En el libro Damned Lies and Statistics, el sociólogo Joel Best nos advierte del carácter de fetiche -objeto con poderes mágicos- que las estadísticas sociales asumen en nuestro mundo: “Tratamos [las estadísticas] como si fueran poderosas representaciones de la verdad; las manejamos como si destilaran en simples hechos la complejidad y la confusión de la realidad. (…) Nos dicen de qué deberíamos preocuparnos y hasta qué punto. En cierto sentido, el problema social se convierte en estadística y, ya que tratamos las estadísticas como si fueran una verdad incontrovertible, se convierte en un fetiche, un control mágico de cómo vemos los problemas sociales. Consideramos las estadísticas como hechos que descubrimos, no como números que creamos. Pero, en realidad, las estadísticas no existen por sí solas; alguien las crea”.

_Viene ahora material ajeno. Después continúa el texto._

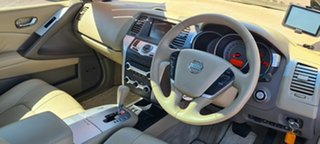 2010 Nissan Murano Z51 TI Bronze 6 Speed Constant Variable Wagon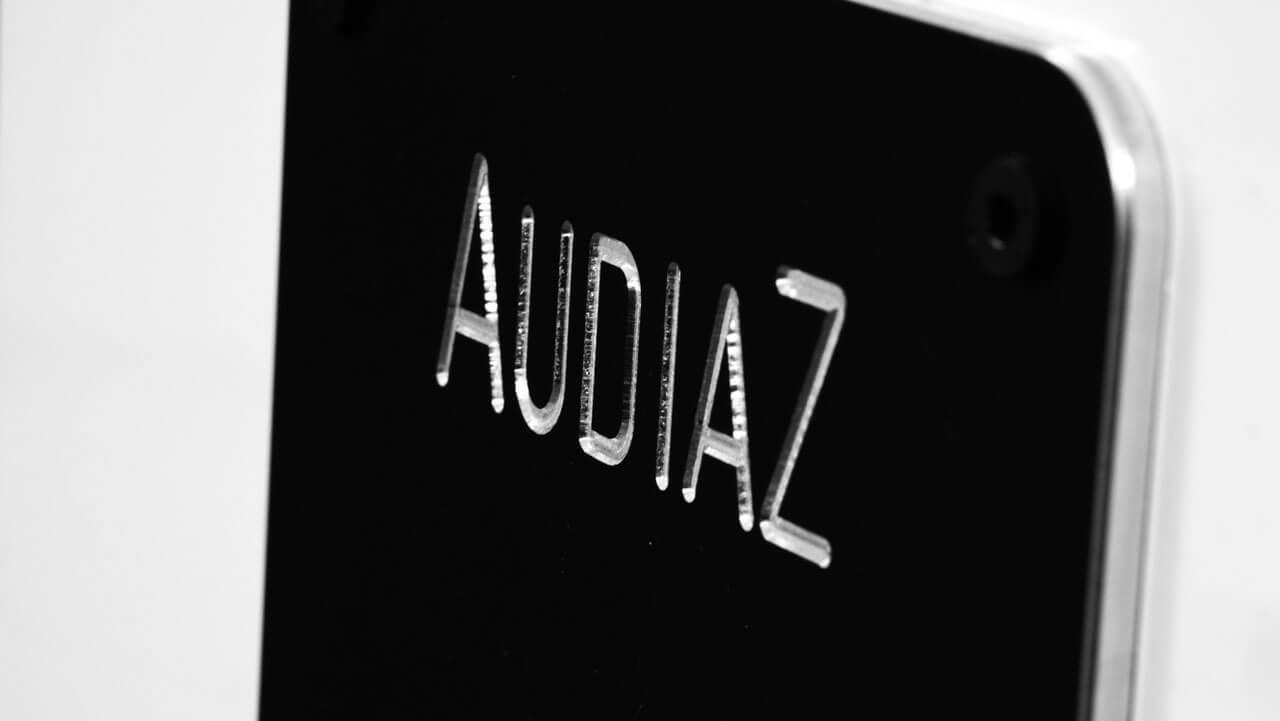 Logo von AudiaZ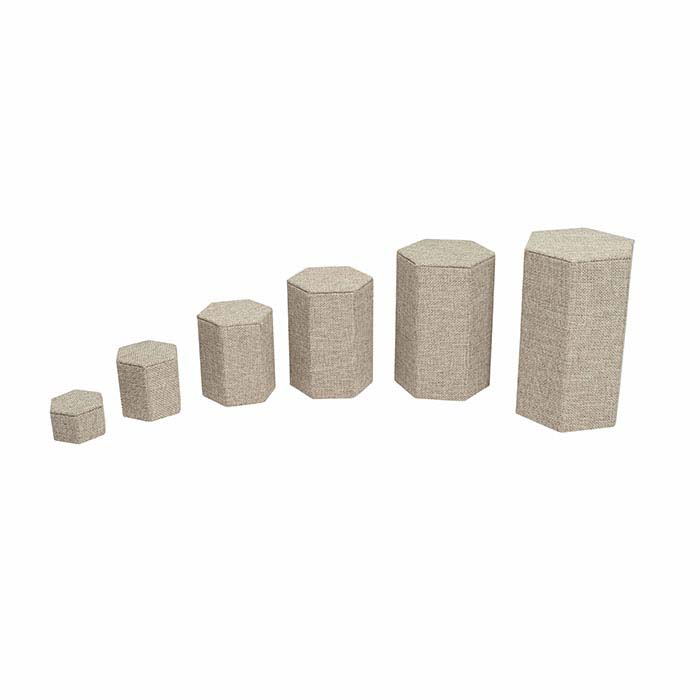 Burlap Hexagonal Nesting Block Riser Display Set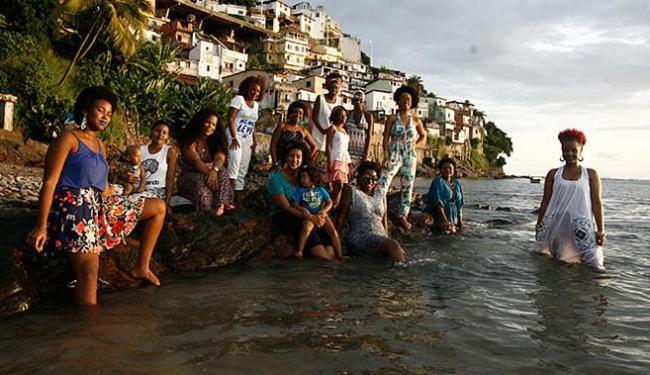 Corrente de generosidade já conta com centenas de integrantes no Brasil - Foto: Mila Cordeiro l Ag. A TARDE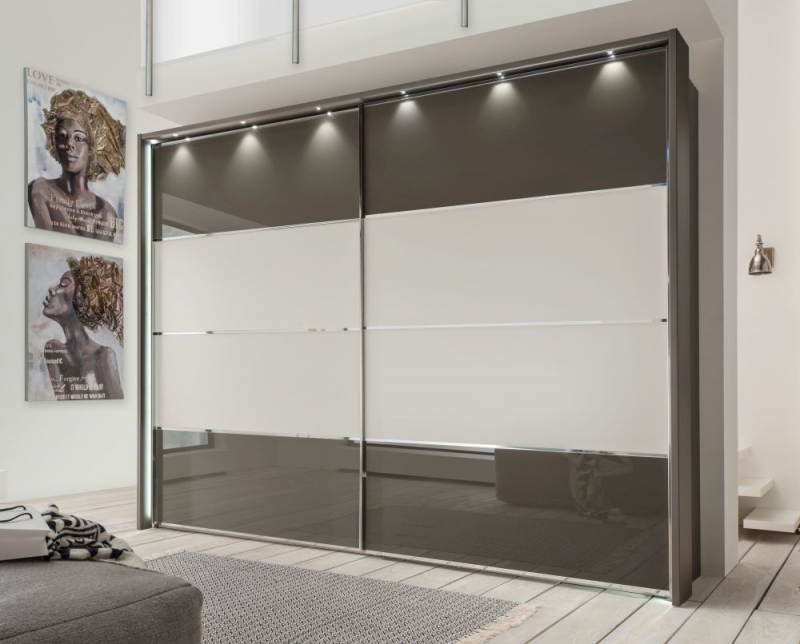 Wiemann Limara Sliding Wardrobe in Champagne and Line 1 and 4 in Havana Glass - W 300cm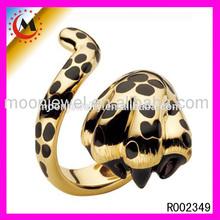 SAUDI FANCY GOLD JEWELRY PANTHER RING DESINGS FOE MEN R002349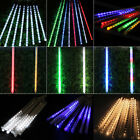 5 pcs 30CM 50CM 80CM Meteor Shower Rain LED String Light Waterproof Xmas Decor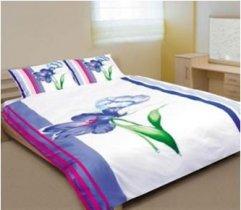 Полуторный комплект постельного белья Сoleen -623-Ірис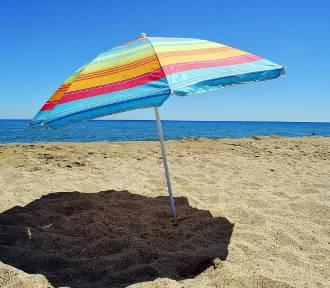 Ile zarobisz w wakacje? Porównaj stawki na 10 stanowiskach
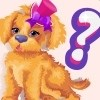 Wiz Dog Quiz A Free Other Game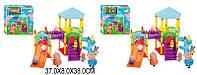 """Игровой набор СВИНКА ПЕППА """"Детская площадка"""" TM8836-4/6 (1515866/67)"""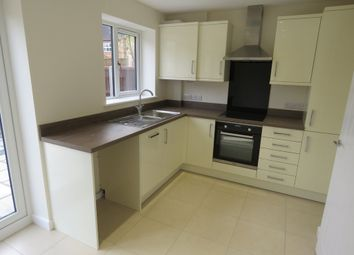 Thumbnail 2 bed detached house for sale in Stenigot Road, Lincoln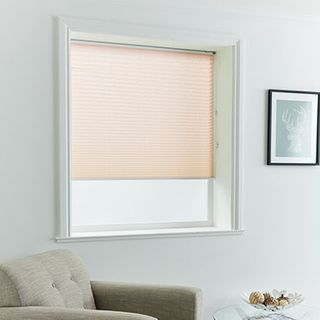 Pleated Blind_Florence Peach_Roomset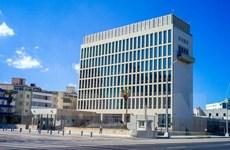 Mỹ sẽ ngừng cấp thị thực nhập cảnh vô thời hạn cho Cuba
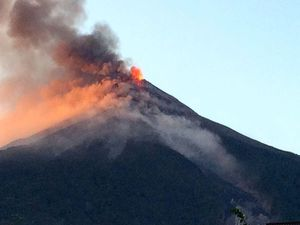 Fuego - 20.11.2016 - pictures Conred - a click to enlarge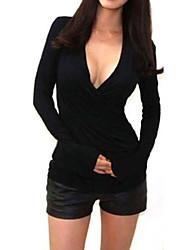 Women's Sexy Casual Cute Plus Sizes Micro Elastic Long Sleeve Regular Shirt (Knitwear)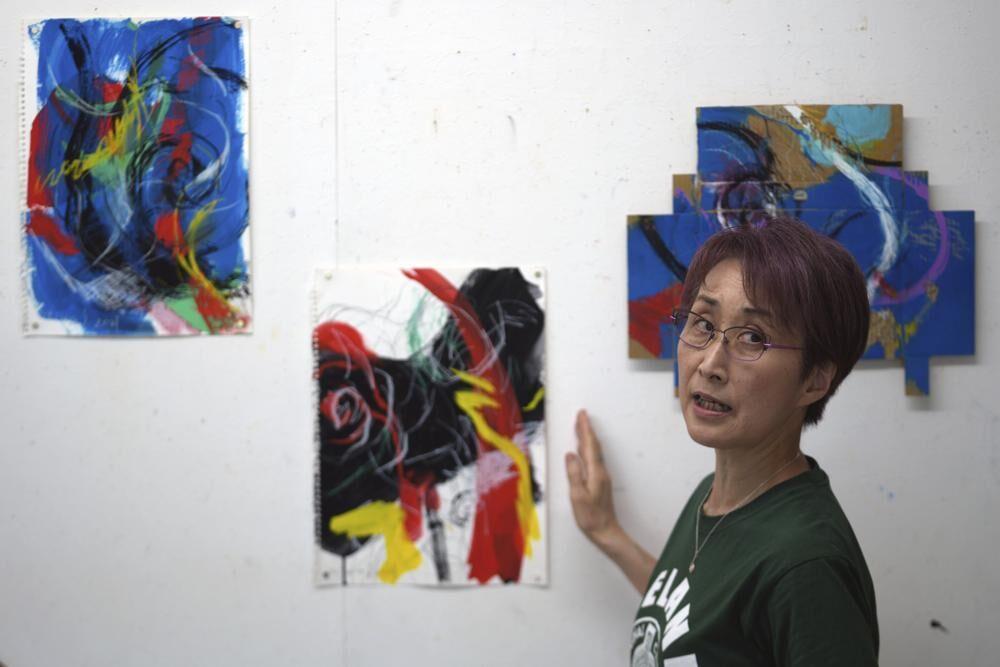 اعتراض-به-برگزاری-المپیک-توکیو؛-این-بار-با-زبان-هنر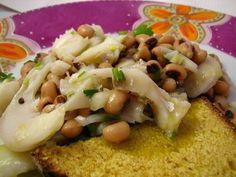 Salada de Bacalhau com Feijão Frade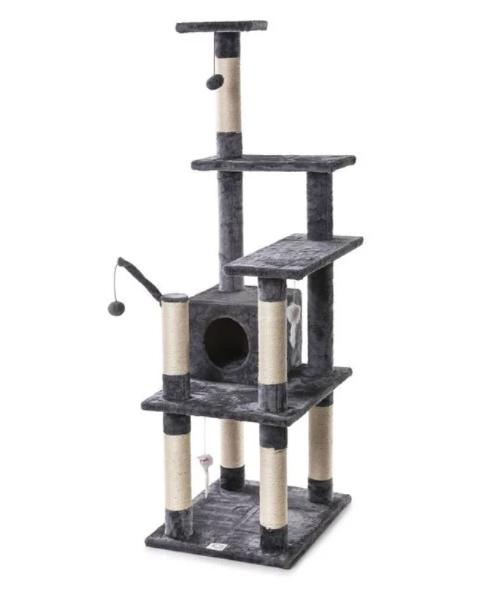Cosmic Pets Stardust Cat Tree - Pet Mall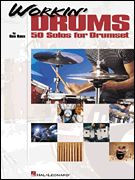 Workin' Drums -- 50 Solos for Drumset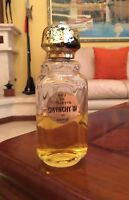 Vintage GIVENCHY III EDT SPLASH 60 ml left women perfume
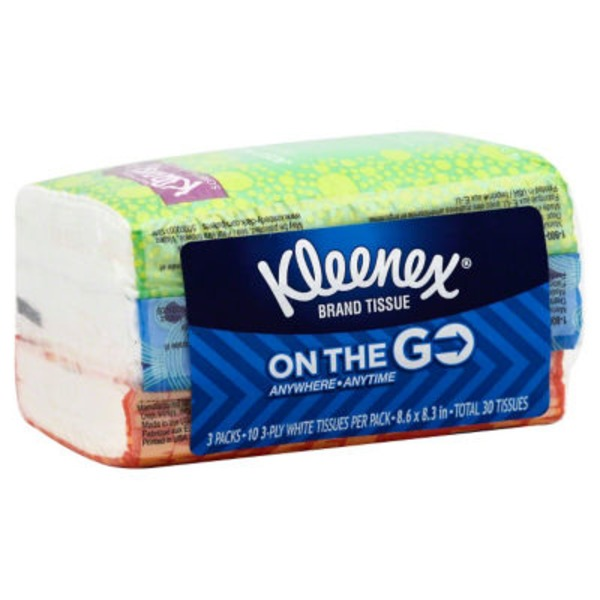 Kleenex On The Go 3 Pack Facial Tissue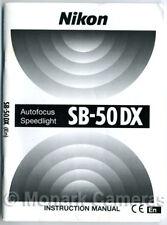 Nikon Sb-50dx Autofocus Speedlight Libro de instrucciones. más Flash Manuales Incluidos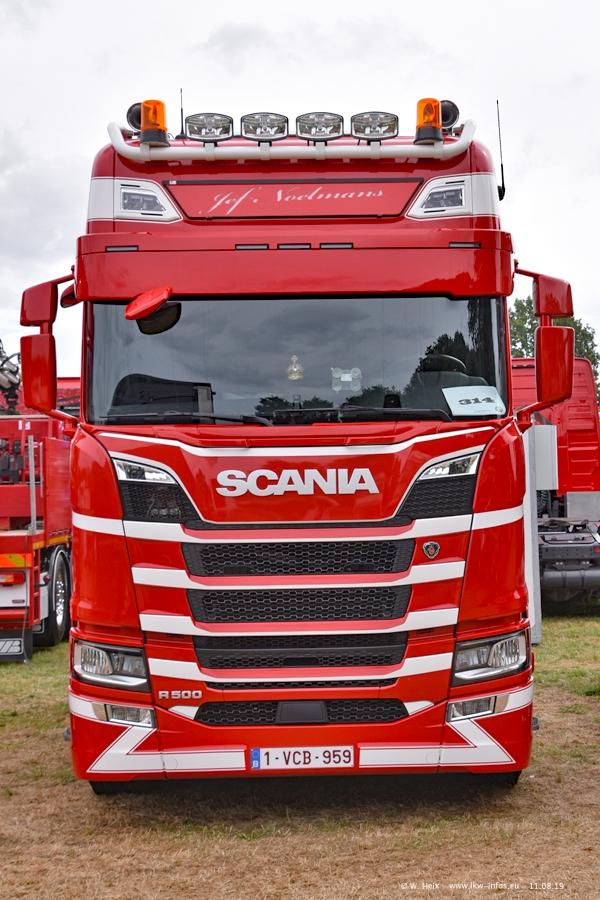20190811-Truckshow-Bekkevoort-01214.jpg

Por eso, antes de dejarse apabullar por una estadística, es bueno preguntarse quién la ha creado, cómo se ha llegado a ese número, ver si se está empleando correctamente, si se hacen con ella las comparaciones adecuadas…
Como tampoco conviene olvidar que también es posible alcanzar conocimientos aunque no tengamos siempre todas las estadísticas. Ya lo advertía Goethe: “Si no pretendiéramos saber todo con tanta exactitud, puede que conociéramos mejor las cosas” (Sprüche in Prosa, n.º 36).